● **Assigned task**: Among the lines of the records, find all that carry the word "nghiệm" and copy them.

● **Data records**:
◆ ◆ ◆ ◆

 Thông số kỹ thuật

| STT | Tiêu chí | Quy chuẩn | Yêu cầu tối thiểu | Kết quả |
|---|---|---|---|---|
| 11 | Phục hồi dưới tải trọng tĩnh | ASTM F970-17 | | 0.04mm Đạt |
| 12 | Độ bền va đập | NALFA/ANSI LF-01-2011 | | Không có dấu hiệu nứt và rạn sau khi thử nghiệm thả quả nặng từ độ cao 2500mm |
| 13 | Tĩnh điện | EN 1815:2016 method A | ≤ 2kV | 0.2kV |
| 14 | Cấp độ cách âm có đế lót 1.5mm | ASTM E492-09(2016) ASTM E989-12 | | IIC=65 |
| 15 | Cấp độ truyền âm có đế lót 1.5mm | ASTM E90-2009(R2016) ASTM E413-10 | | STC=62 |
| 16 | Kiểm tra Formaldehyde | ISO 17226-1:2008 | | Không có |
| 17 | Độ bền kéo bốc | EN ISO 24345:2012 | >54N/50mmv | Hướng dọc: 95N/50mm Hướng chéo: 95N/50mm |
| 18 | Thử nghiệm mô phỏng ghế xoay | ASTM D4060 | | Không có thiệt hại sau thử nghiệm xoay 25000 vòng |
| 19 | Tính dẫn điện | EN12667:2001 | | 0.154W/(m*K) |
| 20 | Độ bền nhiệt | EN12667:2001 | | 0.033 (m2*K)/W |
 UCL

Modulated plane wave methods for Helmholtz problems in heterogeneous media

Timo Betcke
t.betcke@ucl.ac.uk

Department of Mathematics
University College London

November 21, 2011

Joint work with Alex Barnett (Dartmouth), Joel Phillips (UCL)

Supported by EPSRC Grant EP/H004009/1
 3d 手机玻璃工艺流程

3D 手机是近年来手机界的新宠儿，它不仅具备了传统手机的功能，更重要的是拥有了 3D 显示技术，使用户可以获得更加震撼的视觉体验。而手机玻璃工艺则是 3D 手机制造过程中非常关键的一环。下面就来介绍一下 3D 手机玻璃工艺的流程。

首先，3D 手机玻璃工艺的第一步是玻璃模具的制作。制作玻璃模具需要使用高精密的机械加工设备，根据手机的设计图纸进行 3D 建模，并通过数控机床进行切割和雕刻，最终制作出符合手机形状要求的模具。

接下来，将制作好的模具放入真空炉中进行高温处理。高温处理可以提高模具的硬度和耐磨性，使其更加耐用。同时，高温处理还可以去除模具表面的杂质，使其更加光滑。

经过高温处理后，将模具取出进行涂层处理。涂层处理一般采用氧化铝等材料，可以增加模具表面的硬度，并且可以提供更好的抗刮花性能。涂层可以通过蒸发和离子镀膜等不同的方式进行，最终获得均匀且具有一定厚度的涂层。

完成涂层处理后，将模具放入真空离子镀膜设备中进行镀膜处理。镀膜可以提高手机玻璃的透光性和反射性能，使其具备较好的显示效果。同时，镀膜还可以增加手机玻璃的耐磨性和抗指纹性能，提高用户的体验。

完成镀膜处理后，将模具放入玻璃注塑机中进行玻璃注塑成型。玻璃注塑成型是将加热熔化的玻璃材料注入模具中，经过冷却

◆ ◆ ◆ ◆

● **Answer to this problem**:
| 12 | Độ bền va đập | NALFA/ANSI LF-01-2011 | | Không có dấu hiệu nứt và rạn sau khi thử nghiệm thả quả nặng từ độ cao 2500mm |
| 18 | Thử nghiệm mô phỏng ghế xoay | ASTM D4060 | | Không có thiệt hại sau thử nghiệm xoay 25000 vòng |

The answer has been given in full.